Thursday, 18 April 2013

The proposal of drug consumption rooms is a backward step.

I've just finished listening to a phone-in discussing the issue of drug consumption rooms on BBC Radio 5 live. It was all a bit depressing, and only partially for the fact that every second caller was hysterically describing the concept as an outrage. What is really depressing is that we've already moved beyond drug consumption rooms in the UK.

We already have three centres where heroin is being provided for addicts in secure, medically supervised environments. Discussing drug consumption rooms instead moves the debate back a step from the cutting edge of good practice.

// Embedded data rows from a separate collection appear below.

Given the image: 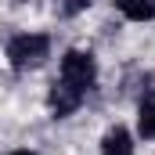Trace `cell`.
<instances>
[{
  "mask_svg": "<svg viewBox=\"0 0 155 155\" xmlns=\"http://www.w3.org/2000/svg\"><path fill=\"white\" fill-rule=\"evenodd\" d=\"M47 58H51V40L43 33H18V36L7 40V65L15 72L40 69Z\"/></svg>",
  "mask_w": 155,
  "mask_h": 155,
  "instance_id": "1",
  "label": "cell"
},
{
  "mask_svg": "<svg viewBox=\"0 0 155 155\" xmlns=\"http://www.w3.org/2000/svg\"><path fill=\"white\" fill-rule=\"evenodd\" d=\"M58 79L69 83V87L79 90V94H90V87L97 83V61H94V54H90V51H79V47L65 51Z\"/></svg>",
  "mask_w": 155,
  "mask_h": 155,
  "instance_id": "2",
  "label": "cell"
},
{
  "mask_svg": "<svg viewBox=\"0 0 155 155\" xmlns=\"http://www.w3.org/2000/svg\"><path fill=\"white\" fill-rule=\"evenodd\" d=\"M83 97L87 94H79L72 90L69 83H61V79H54V87H51V94H47V108H51V119H69L76 112L79 105H83Z\"/></svg>",
  "mask_w": 155,
  "mask_h": 155,
  "instance_id": "3",
  "label": "cell"
},
{
  "mask_svg": "<svg viewBox=\"0 0 155 155\" xmlns=\"http://www.w3.org/2000/svg\"><path fill=\"white\" fill-rule=\"evenodd\" d=\"M101 155H134V137L126 126H112L101 137Z\"/></svg>",
  "mask_w": 155,
  "mask_h": 155,
  "instance_id": "4",
  "label": "cell"
},
{
  "mask_svg": "<svg viewBox=\"0 0 155 155\" xmlns=\"http://www.w3.org/2000/svg\"><path fill=\"white\" fill-rule=\"evenodd\" d=\"M116 7L130 22H152L155 18V0H116Z\"/></svg>",
  "mask_w": 155,
  "mask_h": 155,
  "instance_id": "5",
  "label": "cell"
},
{
  "mask_svg": "<svg viewBox=\"0 0 155 155\" xmlns=\"http://www.w3.org/2000/svg\"><path fill=\"white\" fill-rule=\"evenodd\" d=\"M137 134L144 141H155V97L141 101V108H137Z\"/></svg>",
  "mask_w": 155,
  "mask_h": 155,
  "instance_id": "6",
  "label": "cell"
},
{
  "mask_svg": "<svg viewBox=\"0 0 155 155\" xmlns=\"http://www.w3.org/2000/svg\"><path fill=\"white\" fill-rule=\"evenodd\" d=\"M54 4H58V15H61V18H76V15H83L94 0H54Z\"/></svg>",
  "mask_w": 155,
  "mask_h": 155,
  "instance_id": "7",
  "label": "cell"
},
{
  "mask_svg": "<svg viewBox=\"0 0 155 155\" xmlns=\"http://www.w3.org/2000/svg\"><path fill=\"white\" fill-rule=\"evenodd\" d=\"M11 155H36V152H29V148H18V152H11Z\"/></svg>",
  "mask_w": 155,
  "mask_h": 155,
  "instance_id": "8",
  "label": "cell"
}]
</instances>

My disappointment stems from the comparative ease of selling each concept politically. It is bizarre to allow addicts to first beg, steal or borrow to raise money to purchase poor quality street heroin, only to allow them to consume whatever it is they have purchased in a clean, clinical environment. The drug itself should be extremely cheap for the state to provide. The major costs of these clinics instead stem from staffing and building costs. Drug consumption rooms require all the costs of staffing and premises, but provide none of the savings of reducing acquisitive crime and undermining the criminal market. The benefits are clear for the addict, but less clear for the community.

Clinics providing clean heroin to addicts should be a much easier sell as they can be easily marketed to locals as assisting both the addicts and the community more effectively, and for only marginally higher cost.